Description:
We are seeking a talented and motivated Site Reliability Engineer to join our growing team. As an SRE at Cloudbeds, you will be responsible for ensuring the reliability, availability, and performance of our systems and applications. You will collaborate with cross-functional teams to design and implement scalable and resilient solutions, leveraging automation and best practices in site reliability engineering. You will have endless opportunities for architecture design and implementation within AWS cloud infrastructure in a largely bottom-up and healthy debate team culture. As an SRE Engineer, you will help us in providing the highest quality full-stack management solution for hotels, B&B’s, hostels, and vacation rentals all over the world.
Location: REMOTE - Europe
What You Will Do
- Design and implement reliable, scalable, and efficient systems to meet the needs of the organization.
- Maintain and support highly loaded Kubernetes (EKS) clusters and infrastructure-related components.
- Develop and continuously improve Product monitoring and logging systems based on the Prometheus, DataDog, and Loki stacks.
- Respond to and resolve incidents, ensuring minimal impact on services.
- Collaborate with development teams to establish Service Level Objectives (SLOs) and ensure systems meet or exceed reliability targets. Optimize system performance and troubleshoot issues as they arise.
- Support development teams by sharing SRE best practices and expertise, assist in environment and application configuration from the resiliency perspective.
- Collaborate with security teams to implement and maintain security best practices.
- Support the release process via CI/CD pipelines.
- Automate the platform with infrastructure-as-code and configuration management.
- Maintain clear and comprehensive documentation for systems, processes, and procedures. Share knowledge with team members to enhance overall understanding.
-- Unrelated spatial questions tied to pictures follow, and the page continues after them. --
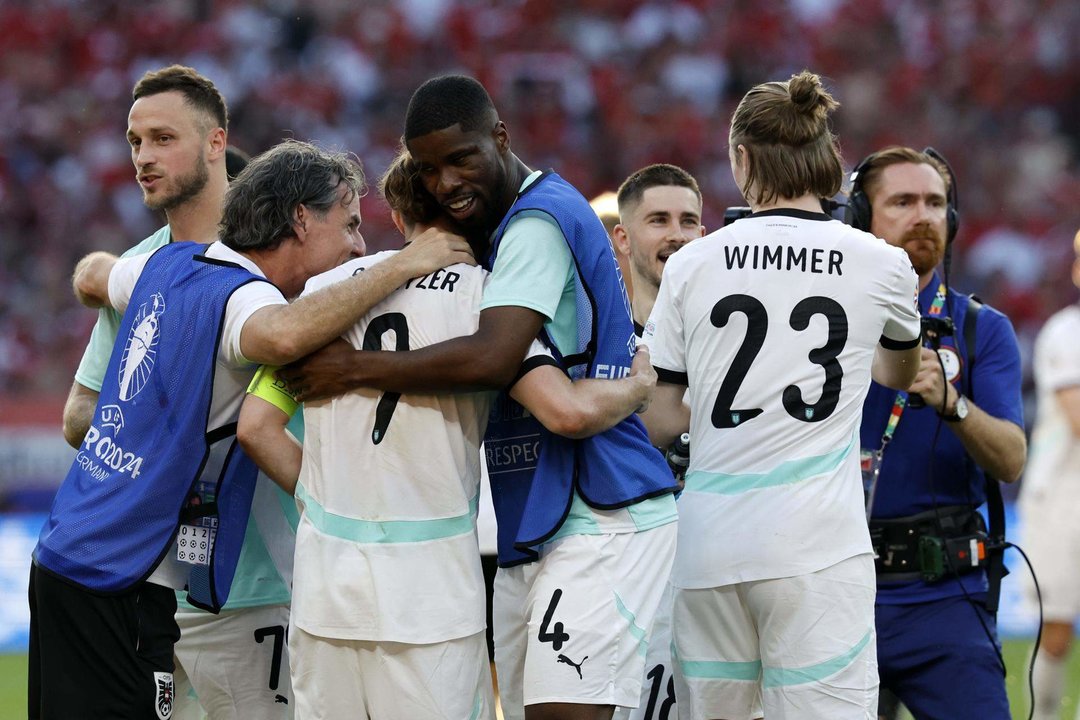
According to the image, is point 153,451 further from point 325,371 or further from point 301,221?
Result: point 301,221

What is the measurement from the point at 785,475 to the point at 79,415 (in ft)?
8.58

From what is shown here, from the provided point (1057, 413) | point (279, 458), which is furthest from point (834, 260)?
point (1057, 413)

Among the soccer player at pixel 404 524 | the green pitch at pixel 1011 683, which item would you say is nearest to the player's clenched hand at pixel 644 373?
the soccer player at pixel 404 524

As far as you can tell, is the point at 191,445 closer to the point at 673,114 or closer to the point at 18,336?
the point at 18,336

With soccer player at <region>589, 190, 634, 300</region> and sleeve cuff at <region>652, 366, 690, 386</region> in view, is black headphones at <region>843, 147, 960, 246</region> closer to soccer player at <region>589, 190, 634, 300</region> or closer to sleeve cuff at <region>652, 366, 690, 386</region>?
soccer player at <region>589, 190, 634, 300</region>

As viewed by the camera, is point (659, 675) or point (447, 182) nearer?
Answer: point (447, 182)

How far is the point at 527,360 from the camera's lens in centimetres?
382

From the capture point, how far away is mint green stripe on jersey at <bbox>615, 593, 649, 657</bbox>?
3.86 meters

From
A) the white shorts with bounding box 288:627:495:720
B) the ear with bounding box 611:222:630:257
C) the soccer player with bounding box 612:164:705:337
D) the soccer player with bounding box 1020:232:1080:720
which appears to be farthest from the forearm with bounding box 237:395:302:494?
the soccer player with bounding box 1020:232:1080:720

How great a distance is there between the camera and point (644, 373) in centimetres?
396

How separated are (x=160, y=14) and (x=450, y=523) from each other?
15.9 meters

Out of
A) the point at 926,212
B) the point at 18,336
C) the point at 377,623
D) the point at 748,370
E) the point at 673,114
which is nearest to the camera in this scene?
the point at 377,623

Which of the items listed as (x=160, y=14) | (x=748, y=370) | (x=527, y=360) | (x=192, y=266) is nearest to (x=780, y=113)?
(x=748, y=370)

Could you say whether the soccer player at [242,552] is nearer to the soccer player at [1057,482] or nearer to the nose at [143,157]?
the nose at [143,157]
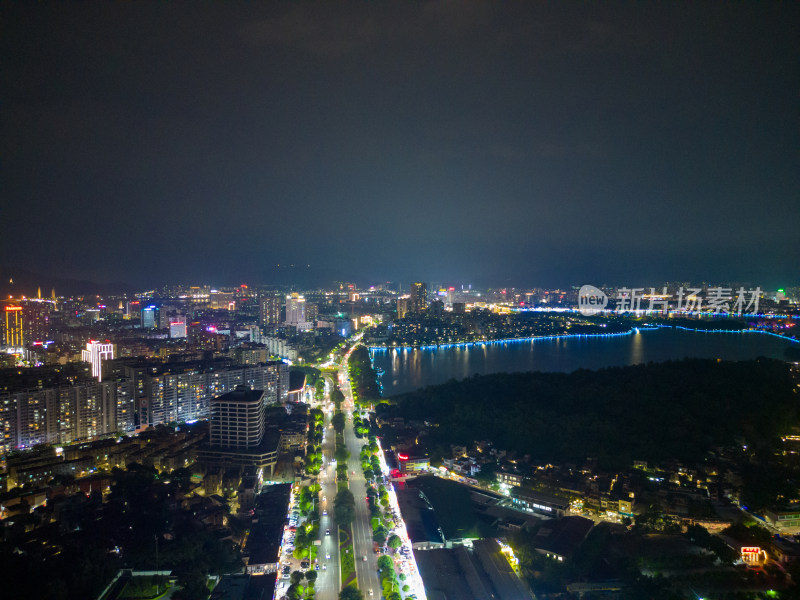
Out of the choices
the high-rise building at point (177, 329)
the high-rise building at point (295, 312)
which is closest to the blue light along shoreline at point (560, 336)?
the high-rise building at point (295, 312)

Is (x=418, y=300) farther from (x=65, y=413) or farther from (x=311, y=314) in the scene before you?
(x=65, y=413)

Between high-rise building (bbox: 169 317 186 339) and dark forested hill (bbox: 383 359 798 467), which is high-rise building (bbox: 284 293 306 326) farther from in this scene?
dark forested hill (bbox: 383 359 798 467)

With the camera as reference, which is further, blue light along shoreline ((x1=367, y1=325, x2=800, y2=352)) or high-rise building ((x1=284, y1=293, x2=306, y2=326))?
high-rise building ((x1=284, y1=293, x2=306, y2=326))

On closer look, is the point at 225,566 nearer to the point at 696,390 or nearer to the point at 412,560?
the point at 412,560

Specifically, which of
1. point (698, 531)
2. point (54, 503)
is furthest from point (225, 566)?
point (698, 531)
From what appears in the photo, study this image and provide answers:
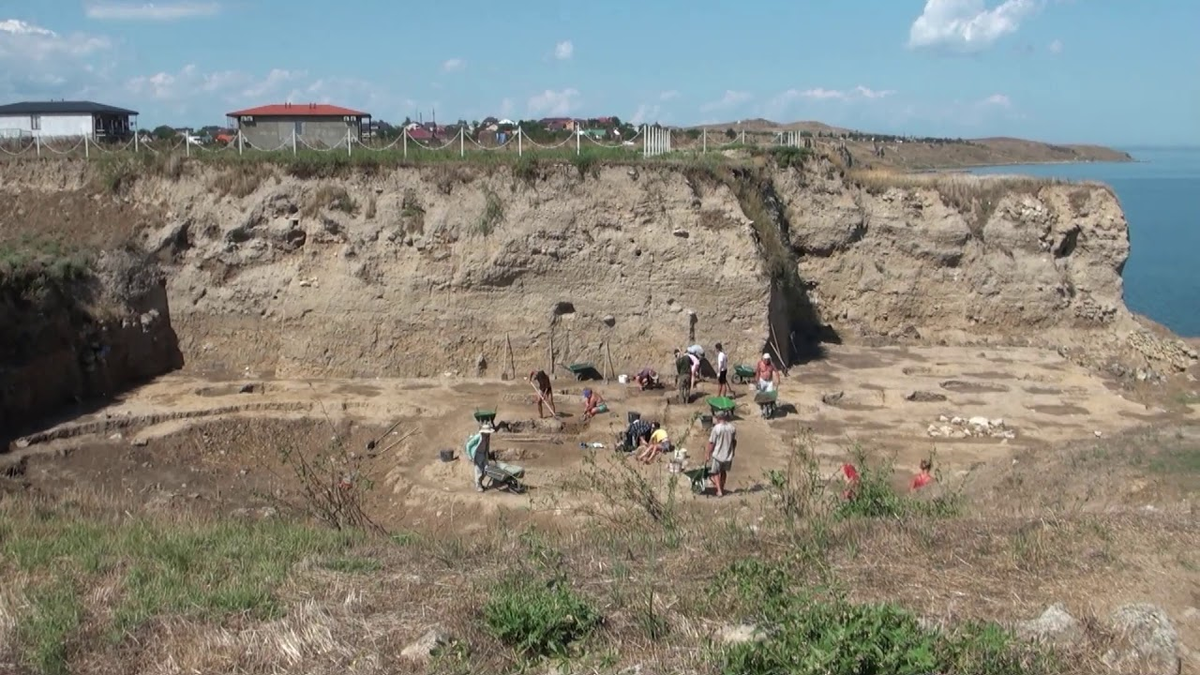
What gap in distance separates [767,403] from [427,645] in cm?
1431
- On-call rotation support for the production environment outages.
You’ll Succeed With
- Bachelor’s degree in Computer Science or related field, or equivalent experience.
- 3+ years experience as a DevOps or SRE Engineer, working with AWS.
- Exceptional skills in Linux system administration.
- 2+ years of strong Experience in Kubernetes, Docker, Helm charts.
- Experience implementing and scaling Elastic Kubernetes (EKS) platforms.
- Strong Experience with application containerization methodologies and delivery.
- Strong Experience with monitoring, logging, and alerting technologies (any of ELK, Datadog, Loki, AWS Cloudwatch).
- Experience with infrastructure-as-code methodologies such as Terraform.
- Experience with designing, building, and supporting CI/CD pipelines (Github Actions, Bitbucket pipelines, and ArgoCD).
- Experience with web application servers (NGiNX, Ingress controllers, traffic load balancing), databases (MySQL, PostgreSQL, Aurora), cache technologies (any of Redis, Memcached), and queue technologies (SQS).
- Ability to write Bash/Python scripts.
- Good networking skills.
- Good written and verbal communication in English.
- Good team player qualities.
- Ability to work remotely and manage your own time in a global team.